**Action item**. Only the lines holding the word "family" are wanted; copy each of them from the listing.

**Records provided**.
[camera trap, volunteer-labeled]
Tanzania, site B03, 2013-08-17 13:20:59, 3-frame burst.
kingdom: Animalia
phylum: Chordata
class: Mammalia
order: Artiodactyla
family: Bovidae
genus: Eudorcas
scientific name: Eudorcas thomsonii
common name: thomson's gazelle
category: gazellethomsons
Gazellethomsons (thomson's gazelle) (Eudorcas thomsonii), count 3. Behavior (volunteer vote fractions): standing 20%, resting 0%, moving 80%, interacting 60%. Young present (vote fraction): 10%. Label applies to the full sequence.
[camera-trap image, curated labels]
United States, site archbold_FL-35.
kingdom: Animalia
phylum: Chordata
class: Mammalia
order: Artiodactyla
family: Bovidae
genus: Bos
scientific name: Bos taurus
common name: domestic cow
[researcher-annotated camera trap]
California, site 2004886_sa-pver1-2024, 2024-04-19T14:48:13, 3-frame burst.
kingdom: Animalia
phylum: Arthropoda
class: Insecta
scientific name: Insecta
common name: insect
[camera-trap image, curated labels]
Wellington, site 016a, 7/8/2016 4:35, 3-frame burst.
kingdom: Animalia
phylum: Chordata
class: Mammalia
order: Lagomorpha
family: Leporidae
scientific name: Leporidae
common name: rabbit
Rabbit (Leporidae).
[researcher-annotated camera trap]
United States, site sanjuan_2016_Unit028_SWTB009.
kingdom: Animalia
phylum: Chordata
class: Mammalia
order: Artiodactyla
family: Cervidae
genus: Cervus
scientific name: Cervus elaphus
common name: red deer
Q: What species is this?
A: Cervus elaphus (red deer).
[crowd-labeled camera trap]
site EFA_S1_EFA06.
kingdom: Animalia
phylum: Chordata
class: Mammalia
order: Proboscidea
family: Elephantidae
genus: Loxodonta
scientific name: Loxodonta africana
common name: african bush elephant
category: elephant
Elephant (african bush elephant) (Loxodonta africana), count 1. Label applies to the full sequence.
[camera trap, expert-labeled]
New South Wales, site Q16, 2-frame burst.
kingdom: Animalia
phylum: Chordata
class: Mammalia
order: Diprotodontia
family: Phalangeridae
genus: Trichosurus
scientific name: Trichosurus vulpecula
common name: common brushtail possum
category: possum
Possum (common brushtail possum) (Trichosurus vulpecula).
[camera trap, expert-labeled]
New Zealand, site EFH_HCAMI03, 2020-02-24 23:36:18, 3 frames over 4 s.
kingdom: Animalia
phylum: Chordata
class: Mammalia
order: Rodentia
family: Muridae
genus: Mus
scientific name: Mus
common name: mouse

**Result for this exercise**.
family: Bovidae
family: Bovidae
family: Leporidae
family: Cervidae
family: Elephantidae
family: Phalangeridae
family: Muridae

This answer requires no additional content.